For Smitha Babu, who has a daughter on the spectrum, such experiences are often hurtful.
When we are outdoors, my daughter is uncomfortable as she lacks the social skills to handle crowds. So, people tell me that she is behaving awkwardly and that is because I have not trained her well. I am even told that I do not care for her like a teenager should be. This hurts a lot and then I have to tell them she has autism. I do not blame them completely, they are just unaware. – Smitha Babu, Autism parent
So, remember to be mindful when you speak to a parent who has a child on the spectrum. Remember never to say these things.

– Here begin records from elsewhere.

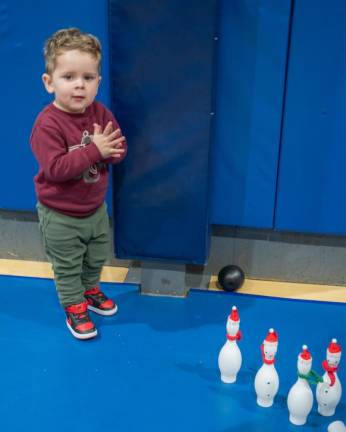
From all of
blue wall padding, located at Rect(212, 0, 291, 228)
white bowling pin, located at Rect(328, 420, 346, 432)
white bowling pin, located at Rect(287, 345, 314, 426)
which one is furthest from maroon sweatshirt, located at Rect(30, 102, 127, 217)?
white bowling pin, located at Rect(328, 420, 346, 432)

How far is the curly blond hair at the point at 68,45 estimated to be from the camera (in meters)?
2.10

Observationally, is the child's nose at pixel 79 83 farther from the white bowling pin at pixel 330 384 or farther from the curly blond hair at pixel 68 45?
the white bowling pin at pixel 330 384

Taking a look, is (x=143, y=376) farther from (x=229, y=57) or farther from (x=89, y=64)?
(x=229, y=57)

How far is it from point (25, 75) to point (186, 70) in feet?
2.73

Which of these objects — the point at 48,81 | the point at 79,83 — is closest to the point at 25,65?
the point at 48,81

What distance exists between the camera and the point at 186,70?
235 centimetres

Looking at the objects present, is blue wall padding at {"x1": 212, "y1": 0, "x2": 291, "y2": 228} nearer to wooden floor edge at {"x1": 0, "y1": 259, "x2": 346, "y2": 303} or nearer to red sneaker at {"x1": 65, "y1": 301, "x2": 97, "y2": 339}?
wooden floor edge at {"x1": 0, "y1": 259, "x2": 346, "y2": 303}

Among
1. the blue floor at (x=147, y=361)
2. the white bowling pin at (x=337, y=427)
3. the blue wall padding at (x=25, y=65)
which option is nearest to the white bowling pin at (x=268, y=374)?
the blue floor at (x=147, y=361)

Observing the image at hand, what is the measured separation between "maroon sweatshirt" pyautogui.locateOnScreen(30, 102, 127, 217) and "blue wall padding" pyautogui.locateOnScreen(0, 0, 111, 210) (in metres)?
0.45

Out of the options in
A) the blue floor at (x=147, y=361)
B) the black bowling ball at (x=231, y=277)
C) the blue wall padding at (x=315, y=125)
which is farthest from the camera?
the black bowling ball at (x=231, y=277)

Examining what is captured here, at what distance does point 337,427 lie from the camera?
1.93 meters

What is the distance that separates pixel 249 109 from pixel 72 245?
1022mm

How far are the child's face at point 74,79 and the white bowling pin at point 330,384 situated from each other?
4.24 ft

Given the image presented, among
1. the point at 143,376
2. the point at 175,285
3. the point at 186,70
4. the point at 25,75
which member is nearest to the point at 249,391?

- “Your child needs discipline” – Children on the spectrum are unsure about how to handle social situations and can show that in different ways. Avoid offering advice or opinions about the behaviour. Don’t say things like they need discipline. If the child is throwing tantrums for instance, it is understanding, care and patience they need.

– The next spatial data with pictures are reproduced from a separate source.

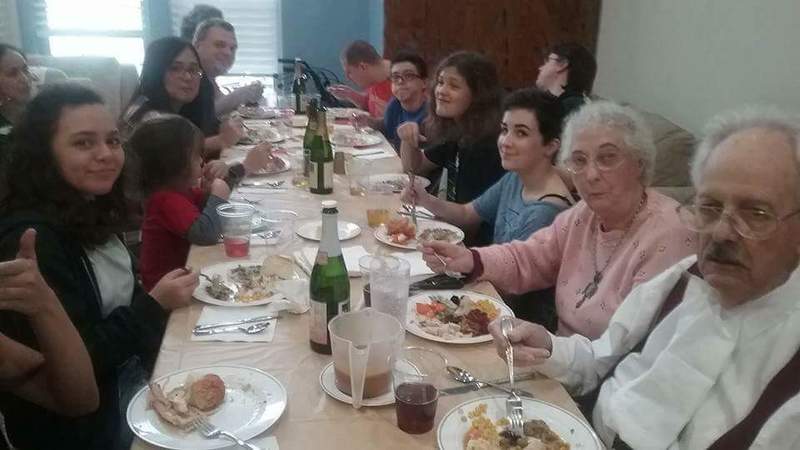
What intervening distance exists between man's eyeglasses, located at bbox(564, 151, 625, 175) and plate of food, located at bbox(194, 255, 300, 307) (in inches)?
31.0

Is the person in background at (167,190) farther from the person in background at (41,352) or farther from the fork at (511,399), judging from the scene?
the fork at (511,399)

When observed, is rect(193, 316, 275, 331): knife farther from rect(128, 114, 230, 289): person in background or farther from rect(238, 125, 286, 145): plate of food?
rect(238, 125, 286, 145): plate of food

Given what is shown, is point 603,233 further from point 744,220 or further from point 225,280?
point 225,280

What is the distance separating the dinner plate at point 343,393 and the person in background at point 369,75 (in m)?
3.45

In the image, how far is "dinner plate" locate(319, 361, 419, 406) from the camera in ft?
3.92

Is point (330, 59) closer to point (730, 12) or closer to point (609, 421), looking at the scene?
point (730, 12)

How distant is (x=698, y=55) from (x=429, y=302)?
2.63 metres

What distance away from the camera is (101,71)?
504 centimetres

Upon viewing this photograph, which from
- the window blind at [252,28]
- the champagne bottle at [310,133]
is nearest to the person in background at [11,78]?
the champagne bottle at [310,133]

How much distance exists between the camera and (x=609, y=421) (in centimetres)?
127

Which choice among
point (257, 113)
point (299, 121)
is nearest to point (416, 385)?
point (299, 121)

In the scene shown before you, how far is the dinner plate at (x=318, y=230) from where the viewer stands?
209cm

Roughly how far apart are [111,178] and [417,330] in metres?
0.84

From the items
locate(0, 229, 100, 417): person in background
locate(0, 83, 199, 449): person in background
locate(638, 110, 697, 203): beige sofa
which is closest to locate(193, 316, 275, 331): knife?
locate(0, 83, 199, 449): person in background
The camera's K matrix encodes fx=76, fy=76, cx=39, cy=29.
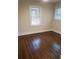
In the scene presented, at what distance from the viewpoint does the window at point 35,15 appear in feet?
18.4

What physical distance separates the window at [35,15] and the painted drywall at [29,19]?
0.28 meters

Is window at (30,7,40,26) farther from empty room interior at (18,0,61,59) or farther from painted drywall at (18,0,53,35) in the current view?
painted drywall at (18,0,53,35)

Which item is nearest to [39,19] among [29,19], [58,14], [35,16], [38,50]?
[35,16]

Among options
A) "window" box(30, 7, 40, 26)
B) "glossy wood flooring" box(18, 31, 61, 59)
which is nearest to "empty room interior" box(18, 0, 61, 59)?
"window" box(30, 7, 40, 26)

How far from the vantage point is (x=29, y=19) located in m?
5.50

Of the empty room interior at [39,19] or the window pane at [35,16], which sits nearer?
the empty room interior at [39,19]

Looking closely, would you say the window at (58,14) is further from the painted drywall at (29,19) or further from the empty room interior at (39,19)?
the painted drywall at (29,19)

- “Thank God that it is not worse” -The struggles faced by children with autism and their parents are many and there is no measuring scale for this. So, avoid making such pointless statements and instead give the family the space needed to handle the situation.
- “Leave them alone” – A child with autism needs training to eat independently or go to the washroom. Telling the parents to leave the child alone and find his or her own way is definitely not on.

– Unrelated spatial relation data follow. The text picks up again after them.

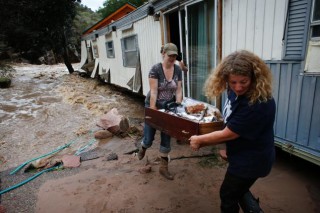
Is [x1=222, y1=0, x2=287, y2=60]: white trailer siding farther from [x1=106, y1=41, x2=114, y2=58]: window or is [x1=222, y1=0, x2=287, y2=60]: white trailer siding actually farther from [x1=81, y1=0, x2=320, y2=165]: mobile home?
[x1=106, y1=41, x2=114, y2=58]: window

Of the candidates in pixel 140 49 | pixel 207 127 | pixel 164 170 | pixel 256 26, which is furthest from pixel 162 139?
pixel 140 49

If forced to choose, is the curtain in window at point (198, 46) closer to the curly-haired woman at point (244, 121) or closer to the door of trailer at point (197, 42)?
the door of trailer at point (197, 42)

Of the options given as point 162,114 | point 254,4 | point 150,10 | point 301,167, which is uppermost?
point 150,10

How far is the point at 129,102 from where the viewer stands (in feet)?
28.0

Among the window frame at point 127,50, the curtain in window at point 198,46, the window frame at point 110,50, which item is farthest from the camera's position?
the window frame at point 110,50

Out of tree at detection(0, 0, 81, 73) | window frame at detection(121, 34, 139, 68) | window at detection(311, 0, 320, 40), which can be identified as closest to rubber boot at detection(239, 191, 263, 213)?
window at detection(311, 0, 320, 40)

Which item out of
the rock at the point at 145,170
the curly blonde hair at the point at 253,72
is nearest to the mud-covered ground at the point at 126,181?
the rock at the point at 145,170

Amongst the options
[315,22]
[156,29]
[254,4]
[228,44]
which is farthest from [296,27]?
[156,29]

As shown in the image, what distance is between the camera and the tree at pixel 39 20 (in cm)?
1412

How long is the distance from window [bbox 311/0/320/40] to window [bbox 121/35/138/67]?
17.5 ft

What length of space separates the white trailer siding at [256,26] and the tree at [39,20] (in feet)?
49.6

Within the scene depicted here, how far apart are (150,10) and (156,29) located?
0.49 meters

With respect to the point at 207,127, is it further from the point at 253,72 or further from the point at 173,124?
the point at 253,72

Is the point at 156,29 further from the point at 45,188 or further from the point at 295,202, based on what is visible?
the point at 295,202
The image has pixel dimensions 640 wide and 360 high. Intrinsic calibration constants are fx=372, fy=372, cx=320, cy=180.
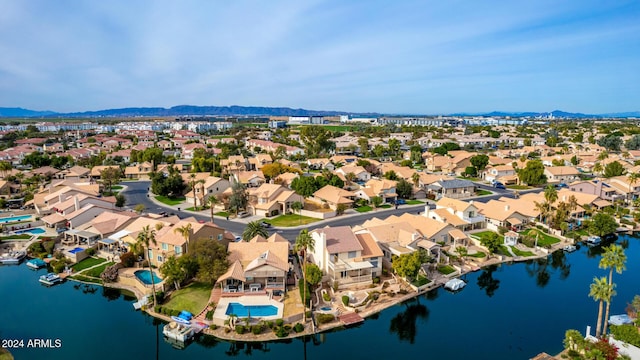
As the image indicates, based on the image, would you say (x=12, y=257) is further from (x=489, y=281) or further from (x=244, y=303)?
(x=489, y=281)

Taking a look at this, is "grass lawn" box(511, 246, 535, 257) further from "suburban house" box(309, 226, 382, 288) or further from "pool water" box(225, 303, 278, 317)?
"pool water" box(225, 303, 278, 317)

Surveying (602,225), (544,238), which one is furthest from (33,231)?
(602,225)

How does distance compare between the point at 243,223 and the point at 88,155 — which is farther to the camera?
the point at 88,155

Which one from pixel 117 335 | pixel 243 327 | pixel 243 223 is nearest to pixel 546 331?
pixel 243 327

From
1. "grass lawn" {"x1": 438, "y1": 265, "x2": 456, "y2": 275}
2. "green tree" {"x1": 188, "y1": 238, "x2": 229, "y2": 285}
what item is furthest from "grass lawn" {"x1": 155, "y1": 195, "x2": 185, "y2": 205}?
"grass lawn" {"x1": 438, "y1": 265, "x2": 456, "y2": 275}

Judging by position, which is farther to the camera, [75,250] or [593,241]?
[593,241]

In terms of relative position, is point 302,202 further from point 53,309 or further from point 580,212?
point 580,212

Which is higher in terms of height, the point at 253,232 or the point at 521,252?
the point at 253,232
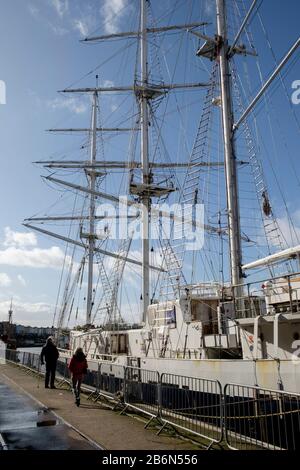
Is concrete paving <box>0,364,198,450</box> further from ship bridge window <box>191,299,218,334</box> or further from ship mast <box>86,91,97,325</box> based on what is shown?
ship mast <box>86,91,97,325</box>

- “This too shall pass” – Autism is a lifelong, developmental condition. Parents need to provide their child with therapies and support system right through so a statement like this offers no comfort.
Experts say that since autism is an invisible disability, parents and caregivers routinely encounter such remarks, when in fact they need empathy and support.
“Such remarks are especially common when the child is a teenager or an adult. There is a long way to go when it comes to awareness about disabilities in our society”, says Shiny Vinson, Principal, Navajeevan School.
So, if you really want to help a parent or caregiver who is trying to cope with a child who is upset or throwing a tantrum, often the best approach is to simply ask them what you can do to help them.